--- Document excerpt ---
= Maurice Cockrill =

British painter and poet

Professor Maurice Cockrill, (8 October 1935 – 1 December 2013) was a British painter and poet.

Born in Hartlepool, County Durham, he studied at Wrexham School of Art, North East Wales, then Denbigh Technical College and later the University of Reading from 1960-64.
In Liverpool, where he lived for nearly twenty years from 1964, he taught at Liverpool College of Art and Liverpool Polytechnic and Nottingham University. At the latter he was closely associated with David Taborn who had a pivotal role in developing Cockrill's works. He was a central figure in Liverpool's artistic life, regularly exhibiting at the Walker Art Gallery, before his departure for London in 1982.
Cockrill's Liverpool work was in line with that of John Baum, Sam Walsh and Adrian Henri, employing Pop and Photo-Realist styles, but later he moved towards Romantic Expressionism, as it was shown in his retrospective at the Walker Art Gallery, Liverpool in 1995.
--- Stored rows ---
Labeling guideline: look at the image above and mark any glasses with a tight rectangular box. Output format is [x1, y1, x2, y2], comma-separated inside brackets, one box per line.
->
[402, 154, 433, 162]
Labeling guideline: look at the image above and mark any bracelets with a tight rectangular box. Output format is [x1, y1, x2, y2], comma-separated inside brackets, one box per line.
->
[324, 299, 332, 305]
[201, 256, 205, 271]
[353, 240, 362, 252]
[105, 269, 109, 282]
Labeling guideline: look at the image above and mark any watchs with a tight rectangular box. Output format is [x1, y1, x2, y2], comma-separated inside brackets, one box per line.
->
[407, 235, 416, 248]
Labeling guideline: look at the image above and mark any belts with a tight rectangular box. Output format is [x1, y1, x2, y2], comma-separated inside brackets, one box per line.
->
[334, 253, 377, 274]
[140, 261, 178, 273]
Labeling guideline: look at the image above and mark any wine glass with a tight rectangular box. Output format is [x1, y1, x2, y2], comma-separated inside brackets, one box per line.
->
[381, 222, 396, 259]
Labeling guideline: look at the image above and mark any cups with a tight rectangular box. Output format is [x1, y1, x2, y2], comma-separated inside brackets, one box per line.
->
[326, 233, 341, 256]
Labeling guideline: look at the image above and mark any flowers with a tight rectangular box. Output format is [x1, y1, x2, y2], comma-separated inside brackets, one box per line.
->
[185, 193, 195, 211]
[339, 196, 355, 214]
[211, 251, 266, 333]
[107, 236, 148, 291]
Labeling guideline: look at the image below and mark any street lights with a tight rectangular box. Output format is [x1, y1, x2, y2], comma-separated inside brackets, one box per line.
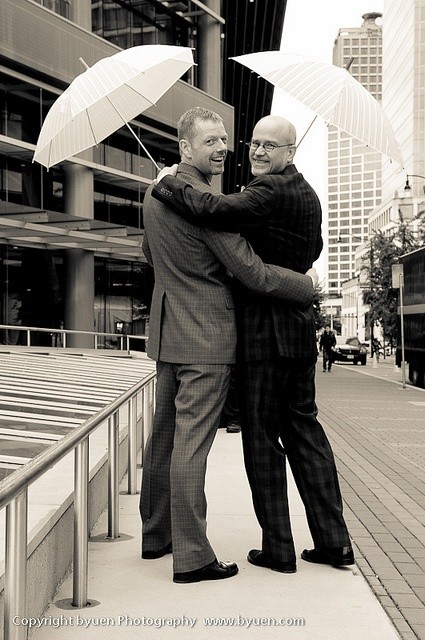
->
---
Problems —
[A] In the Maurice Cockrill biography, in what year did Cockrill leave Liverpool for London?
[B] In the Maurice Cockrill biography, rename "Walker Art Gallery" to "Walker Gallery" throughout the stretch from "In Liverpool, where" through "Liverpool in 1995.", and write out that stretch.
[C] Write what comes next in the Maurice Cockrill biography, picking up after its final sentence.

Answers for the exercise —
[A] He left Liverpool for London in 1982.

[B]
In Liverpool, where he lived for nearly twenty years from 1964, he taught at Liverpool College of Art and Liverpool Polytechnic and Nottingham University. At the latter he was closely associated with David Taborn who had a pivotal role in developing Cockrill's works. He was a central figure in Liverpool's artistic life, regularly exhibiting at the Walker Gallery, before his departure for London in 1982.
Cockrill's Liverpool work was in line with that of John Baum, Sam Walsh and Adrian Henri, employing Pop and Photo-Realist styles, but later he moved towards Romantic Expressionism, as it was shown in his retrospective at the Walker Gallery, Liverpool in 1995.

[C]
His poetry was published in magazines such as "Ambit" and "Poetry Review".

He was formerly the Keeper of the Royal Academy, and as such managed the RA Schools of the Establishment as well as being a member of the board and executive committee.

Cockrill received the John Moores Liverpool Exhibition, in addition to awards from the Arts Council of Great Britain, Flags and other Projects, Royal Festival Hall, the Arts Council of Great Britain (Major Award), and the Arts Council Works of Art in Public Spaces. He was also given a British Council Award in 1985.

== Exhibitions ==
Source:

- 1984 Edward Totah Gallery, London
- 1985 Bernard Jacobson Gallery, London and New York
- 1985 Kunstmuseum, Düsseldorf
- 1990 Forces of Nature, Manchester City Art Gallery (travelling exhibition)
- 1991 Cabinet Paintings, Gillian Jason Gallery London (travelling exhibition)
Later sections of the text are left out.